---- Text passage
28th – 30th June 2002
A newly devised steel fence prevented non-paying festival-goers this year, which saw the licenced attendance rise to 140,000 visitors. Tickets put on sale in February sold out in weeks, costing a pretty £97 – including programme, which was nice. Acts this year included Stereophonics, Coldplay, Rolf Harris, Fatboy Slim, Roger Walters, Orbital and the White Stripes. 2002 also saw the introduction of the inflatable cinema screen and the surreal Field of Lost Vagueness in the Green Fields, which was a very popular addition.
27th – 29th June 2003
This year was Glastonbury Festival’s fastest selling year in record. Tickets sold out less than 24 hours after release. Brilliant weather, a chilled atmosphere and a great line-up made this one of the “best yet”. Acts included Damien Rice, the Flaming Lips, Moby, Radiohead, REM, The Damned, The Darkness, The Thrills and Bill Bailey. Over 150,000 attended this hugely successful Glasto which raised over a million pounds for charity. Tickets rose to over £100 for the first time reaching £105 per head. This was also the first year that tickets sold out before the full line-up was even announced.
--------
---- Collected data
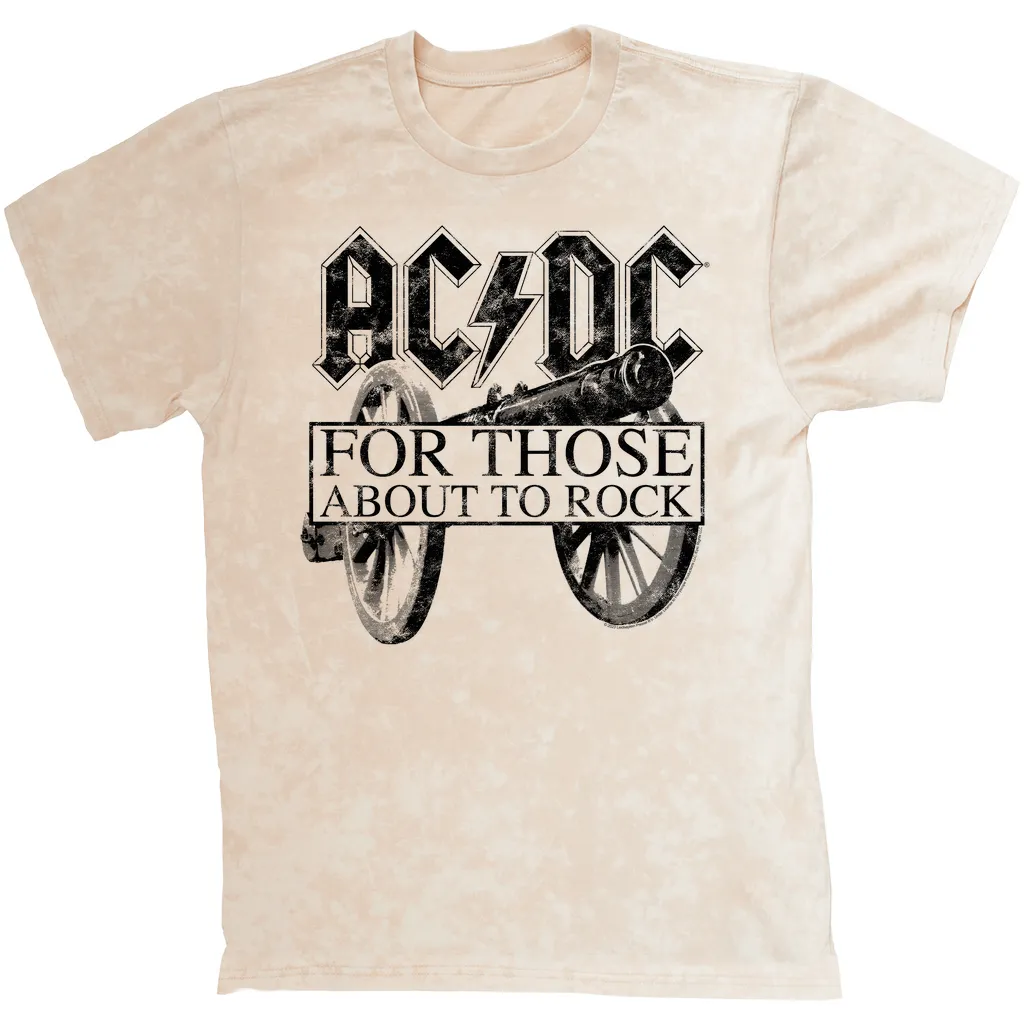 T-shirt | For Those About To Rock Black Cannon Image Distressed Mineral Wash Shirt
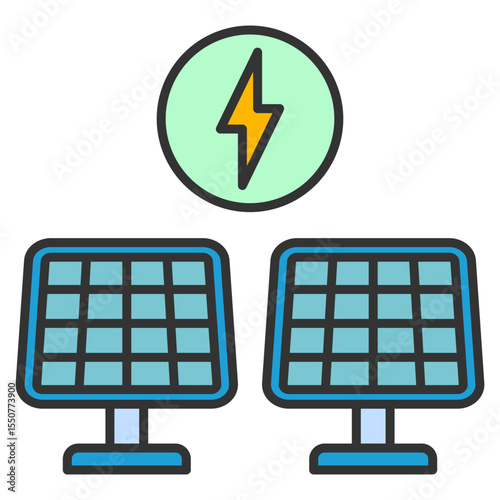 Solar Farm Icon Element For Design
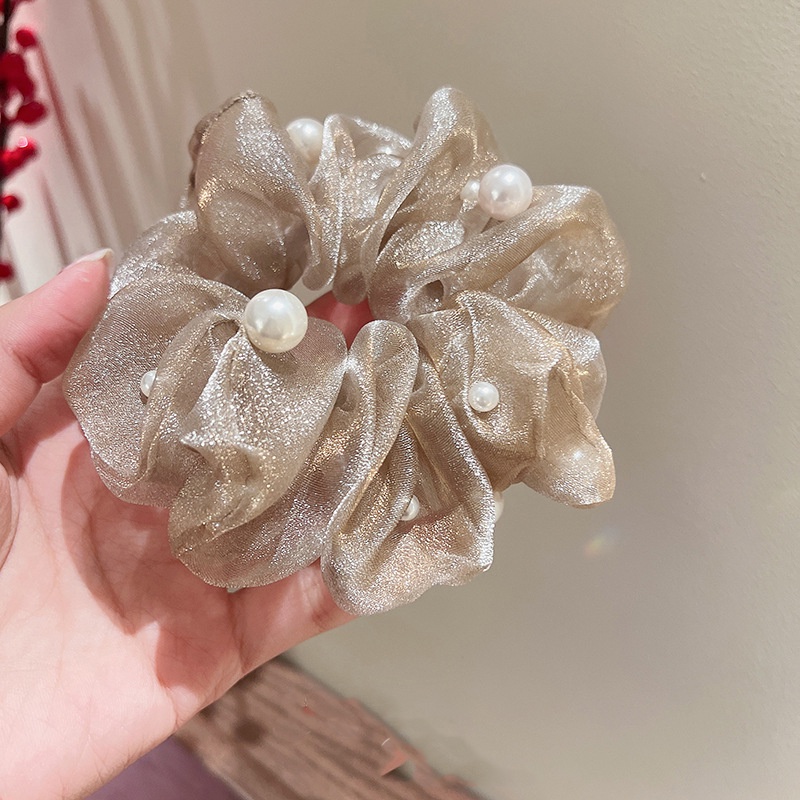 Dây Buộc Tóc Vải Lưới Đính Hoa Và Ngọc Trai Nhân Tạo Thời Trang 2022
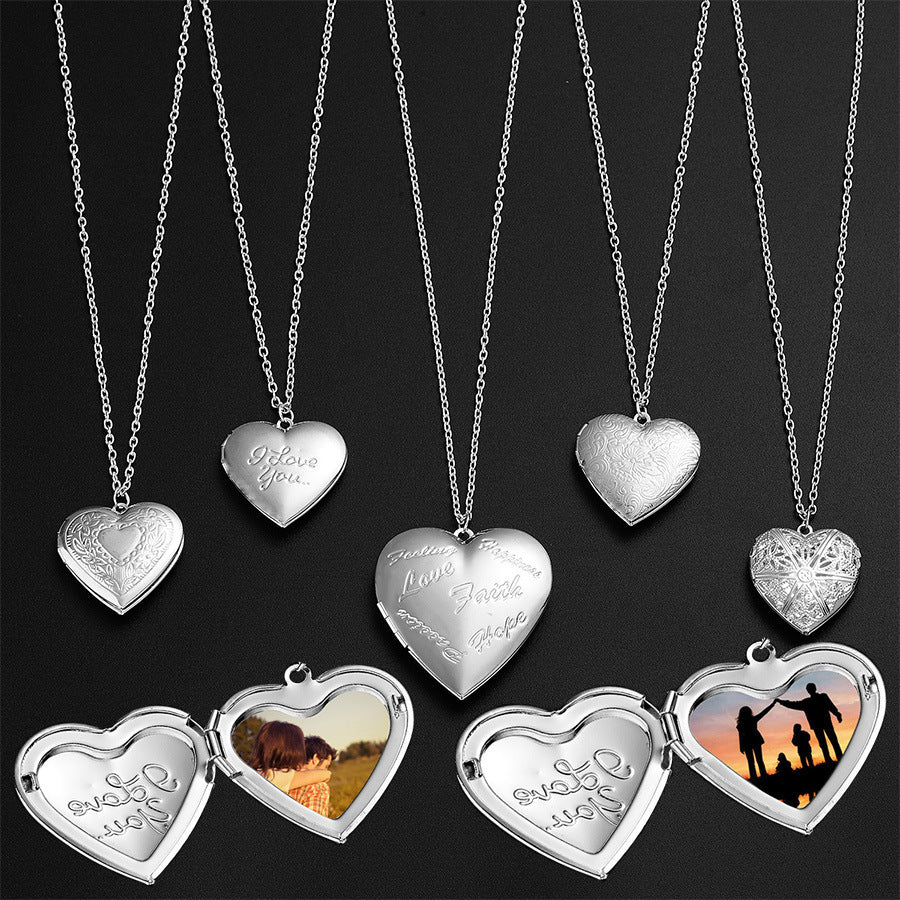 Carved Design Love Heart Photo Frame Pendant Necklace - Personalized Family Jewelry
--------
» **Task item A**
In the Glastonbury Festival passage, what was the ticket price per head in 2003?
» **Task item B**
Reproduce the part of the Glastonbury Festival passage starting at "28th – 30th" and ending at "very popular addition.".

» **Answer area A**
£105

» **Answer area B**
28th – 30th June 2002
A newly devised steel fence prevented non-paying festival-goers this year, which saw the licenced attendance rise to 140,000 visitors. Tickets put on sale in February sold out in weeks, costing a pretty £97 – including programme, which was nice. Acts this year included Stereophonics, Coldplay, Rolf Harris, Fatboy Slim, Roger Walters, Orbital and the White Stripes. 2002 also saw the introduction of the inflatable cinema screen and the surreal Field of Lost Vagueness in the Green Fields, which was a very popular addition.